Trampling separation of powers is just as bad when Democrats do it
"Upon being elected, I will give the United States Congress a hundred days to get their act together and have the courage to pass reasonable gun safety laws," Sen. Kamala Harris (D-Calif.) said Monday evening on CNN. "And if they fail to do it," the Democratic presidential candidate continued, "I will take executive action."
The details of her gun control plan are irrelevant here. Suffice it to say they’ll appeal to the average Democrat — her town hall crowd gave a hearty round of applause — and garner rather less enthusiasm from most Republicans. But what shouldn't draw anyone's support, regardless of party affiliation or views on gun rights, is this 100-day ultimatum. It turns on a fundamental misconception of the nature of executive power in America — the same misconception, in fact, that President Trump has exploited to contemptible ends.
The president is not supposed to be a policymaker. I know, I know, we usually conceive of a responsible voter as one who sifts candidates based on their platforms, not lesser considerations like personality or whether it'd be enjoyable to drink a beer in their company. And that's right, to a point. Certainly, a president's ideas matter and will shape the direction of the country during their tenure in office. That's especially so for foreign policy, where the president's constitutional role as commander in chief affords considerable say-so in the conduct and conclusion of ongoing wars, of which we have many.
Likewise, executive discretion means the president has some (legally vague and disputable) leeway in how to enforce the law, and the sheer number of rules on the books at this point necessitates limited enforcement priorities: "The reach of federal law has grown so vast that no administration can target more than a small percentage of violations, thereby unavoidably giving the president broad discretion," explains Ilya Somin, a law professor at George Mason University.
But the presidency is nevertheless designed as an administrative position. Congress creates policy, and the president administers it. The legislative branch legislates, and the executive branch executes.
So yes, the president's policy commitments are important, but it's not because the president is a formal source of policy. If a president has been in office 100 days and Congress has declined to pass legislation as he or she desires, there's not a lot to be done. The Constitution doesn't have an ultimatum clause. There's no 100-day timer which, once triggered, buzzes lawmaking power over to the White House.
Even when Congress makes the president very unhappy, the balance of powers does not change. Even when Congress makes the people very unhappy, the balance of powers does not change. If we don't like what Congress is doing (or not doing), the solution is to get a different Congress. It is not to shrug our shoulders and let the president rule by fiat.
And it shouldn't have to be said, but that's so whether we have a President Harris or a President Trump, whether the policy problem at hand is gun rights and regulations or, say, constructing an expensive and useless wall on our southern border. Indeed, the plan Harris outlined Monday is a Democratic version of Trump's border wall national emergency, equally blatant in its intent to ride roughshod over constitutional separation of powers should Congress decline to act as the president wants.

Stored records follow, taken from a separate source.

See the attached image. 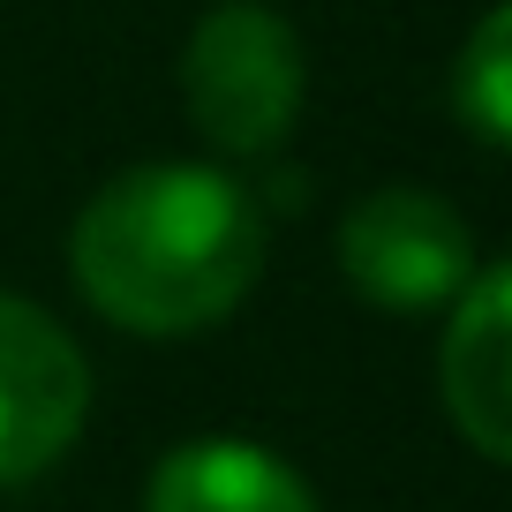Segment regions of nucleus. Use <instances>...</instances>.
Segmentation results:
<instances>
[{
	"instance_id": "obj_3",
	"label": "nucleus",
	"mask_w": 512,
	"mask_h": 512,
	"mask_svg": "<svg viewBox=\"0 0 512 512\" xmlns=\"http://www.w3.org/2000/svg\"><path fill=\"white\" fill-rule=\"evenodd\" d=\"M475 264V226L430 189H377L339 219V272L369 309H445Z\"/></svg>"
},
{
	"instance_id": "obj_1",
	"label": "nucleus",
	"mask_w": 512,
	"mask_h": 512,
	"mask_svg": "<svg viewBox=\"0 0 512 512\" xmlns=\"http://www.w3.org/2000/svg\"><path fill=\"white\" fill-rule=\"evenodd\" d=\"M264 211L234 174L151 159L113 174L68 226V279L121 332L189 339L234 317L264 272Z\"/></svg>"
},
{
	"instance_id": "obj_6",
	"label": "nucleus",
	"mask_w": 512,
	"mask_h": 512,
	"mask_svg": "<svg viewBox=\"0 0 512 512\" xmlns=\"http://www.w3.org/2000/svg\"><path fill=\"white\" fill-rule=\"evenodd\" d=\"M144 512H317L309 482L249 437H189L144 482Z\"/></svg>"
},
{
	"instance_id": "obj_7",
	"label": "nucleus",
	"mask_w": 512,
	"mask_h": 512,
	"mask_svg": "<svg viewBox=\"0 0 512 512\" xmlns=\"http://www.w3.org/2000/svg\"><path fill=\"white\" fill-rule=\"evenodd\" d=\"M452 113L482 151L512 144V8H482V23L467 31L460 61H452Z\"/></svg>"
},
{
	"instance_id": "obj_5",
	"label": "nucleus",
	"mask_w": 512,
	"mask_h": 512,
	"mask_svg": "<svg viewBox=\"0 0 512 512\" xmlns=\"http://www.w3.org/2000/svg\"><path fill=\"white\" fill-rule=\"evenodd\" d=\"M445 309L452 324H445V347H437L445 415L490 467H505L512 460V272L475 264V279Z\"/></svg>"
},
{
	"instance_id": "obj_2",
	"label": "nucleus",
	"mask_w": 512,
	"mask_h": 512,
	"mask_svg": "<svg viewBox=\"0 0 512 512\" xmlns=\"http://www.w3.org/2000/svg\"><path fill=\"white\" fill-rule=\"evenodd\" d=\"M181 98H189V121L219 151L272 159L294 136L309 98L294 23L264 0H219L211 16H196L189 46H181Z\"/></svg>"
},
{
	"instance_id": "obj_4",
	"label": "nucleus",
	"mask_w": 512,
	"mask_h": 512,
	"mask_svg": "<svg viewBox=\"0 0 512 512\" xmlns=\"http://www.w3.org/2000/svg\"><path fill=\"white\" fill-rule=\"evenodd\" d=\"M91 422V362L23 294H0V482H31Z\"/></svg>"
}]
</instances>
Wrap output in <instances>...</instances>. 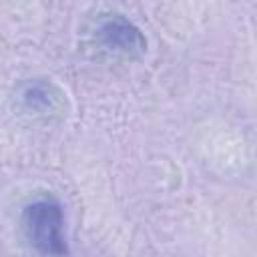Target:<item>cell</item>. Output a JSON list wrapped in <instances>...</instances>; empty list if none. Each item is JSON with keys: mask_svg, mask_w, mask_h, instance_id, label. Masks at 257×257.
<instances>
[{"mask_svg": "<svg viewBox=\"0 0 257 257\" xmlns=\"http://www.w3.org/2000/svg\"><path fill=\"white\" fill-rule=\"evenodd\" d=\"M22 233L38 257H68L64 213L56 199L40 197L22 209Z\"/></svg>", "mask_w": 257, "mask_h": 257, "instance_id": "cell-1", "label": "cell"}, {"mask_svg": "<svg viewBox=\"0 0 257 257\" xmlns=\"http://www.w3.org/2000/svg\"><path fill=\"white\" fill-rule=\"evenodd\" d=\"M90 44L98 54L112 60H137L147 50L141 28L120 12H102L90 28Z\"/></svg>", "mask_w": 257, "mask_h": 257, "instance_id": "cell-2", "label": "cell"}, {"mask_svg": "<svg viewBox=\"0 0 257 257\" xmlns=\"http://www.w3.org/2000/svg\"><path fill=\"white\" fill-rule=\"evenodd\" d=\"M22 100L28 110H34L38 114L62 112L64 106V94L52 82H44V80L28 82L22 90Z\"/></svg>", "mask_w": 257, "mask_h": 257, "instance_id": "cell-3", "label": "cell"}]
</instances>
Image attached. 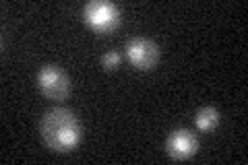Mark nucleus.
<instances>
[{"label": "nucleus", "instance_id": "f257e3e1", "mask_svg": "<svg viewBox=\"0 0 248 165\" xmlns=\"http://www.w3.org/2000/svg\"><path fill=\"white\" fill-rule=\"evenodd\" d=\"M42 138L46 140V145L58 153H68L79 145L81 140V122L71 109L64 107H54L50 112H46V116L40 122Z\"/></svg>", "mask_w": 248, "mask_h": 165}, {"label": "nucleus", "instance_id": "f03ea898", "mask_svg": "<svg viewBox=\"0 0 248 165\" xmlns=\"http://www.w3.org/2000/svg\"><path fill=\"white\" fill-rule=\"evenodd\" d=\"M85 23L97 33H110L118 27L120 11L110 0H91L85 4Z\"/></svg>", "mask_w": 248, "mask_h": 165}, {"label": "nucleus", "instance_id": "7ed1b4c3", "mask_svg": "<svg viewBox=\"0 0 248 165\" xmlns=\"http://www.w3.org/2000/svg\"><path fill=\"white\" fill-rule=\"evenodd\" d=\"M37 85L46 97L50 99H64L71 91V81H68L66 73L58 66H44L37 73Z\"/></svg>", "mask_w": 248, "mask_h": 165}, {"label": "nucleus", "instance_id": "20e7f679", "mask_svg": "<svg viewBox=\"0 0 248 165\" xmlns=\"http://www.w3.org/2000/svg\"><path fill=\"white\" fill-rule=\"evenodd\" d=\"M126 58L141 70H149L159 60V45L147 37H135L126 44Z\"/></svg>", "mask_w": 248, "mask_h": 165}, {"label": "nucleus", "instance_id": "39448f33", "mask_svg": "<svg viewBox=\"0 0 248 165\" xmlns=\"http://www.w3.org/2000/svg\"><path fill=\"white\" fill-rule=\"evenodd\" d=\"M166 149H168V155L174 157V159H188V157L197 153L199 140L190 130L178 128L170 132V136L166 140Z\"/></svg>", "mask_w": 248, "mask_h": 165}, {"label": "nucleus", "instance_id": "423d86ee", "mask_svg": "<svg viewBox=\"0 0 248 165\" xmlns=\"http://www.w3.org/2000/svg\"><path fill=\"white\" fill-rule=\"evenodd\" d=\"M197 128L201 130H213L217 124H219V112H217L215 107H201L199 112H197Z\"/></svg>", "mask_w": 248, "mask_h": 165}, {"label": "nucleus", "instance_id": "0eeeda50", "mask_svg": "<svg viewBox=\"0 0 248 165\" xmlns=\"http://www.w3.org/2000/svg\"><path fill=\"white\" fill-rule=\"evenodd\" d=\"M102 62H104V66L106 68H116V66H120V62H122V54L120 52H108V54H104V58H102Z\"/></svg>", "mask_w": 248, "mask_h": 165}]
</instances>
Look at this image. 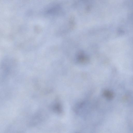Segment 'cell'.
I'll list each match as a JSON object with an SVG mask.
<instances>
[{
  "mask_svg": "<svg viewBox=\"0 0 133 133\" xmlns=\"http://www.w3.org/2000/svg\"><path fill=\"white\" fill-rule=\"evenodd\" d=\"M105 95L107 96V97L110 98L111 97V94L110 92L107 91L105 92Z\"/></svg>",
  "mask_w": 133,
  "mask_h": 133,
  "instance_id": "cell-1",
  "label": "cell"
}]
</instances>
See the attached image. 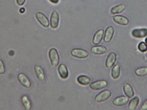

As a senator, Harris should recognize the problem with this approach. A February statement from her Senate office about Trump's revealingly lackadaisical emergency declaration decried it as a "ridiculous" effort "to circumvent the authority of Congress ... to pay for the president's vanity project." Now, as a presidential candidate, these scruples are nowhere to be found. "I could do the gun reform over a longer period of time," she could say of her ultimatum, in paraphrase of Trump on his emergency. "I didn't need to do this. But I would rather do it much faster."
This functional concentration of power in the president — any president — may seem convenient, even "inspiring," when wielded by a politician you like in service of policies you support. But the danger here should be obvious with just a little foresight: That politician will not be in office forever, and soon a very different president will wield that power for a very different purpose.
The expansions of executive authority under the Bush and Obama administrations presented Trump with a "turnkey tyranny," and Trump's end-runs around Congress will in turn set precedent a future Democratic president like Harris will similarly abuse.
And absent major structural reform, we will be stuck in this cycle forever, governed not by a balance of ambition tempering ambition but by the increasingly unfettered choices of a single person holding far more power than any human ought to have. This spiral toward authoritarianism may not be inevitable, but that significant portions of the population are myopic enough to cheer its progress in Harris while condemning it in Trump — and vice versa — does not give me much hope.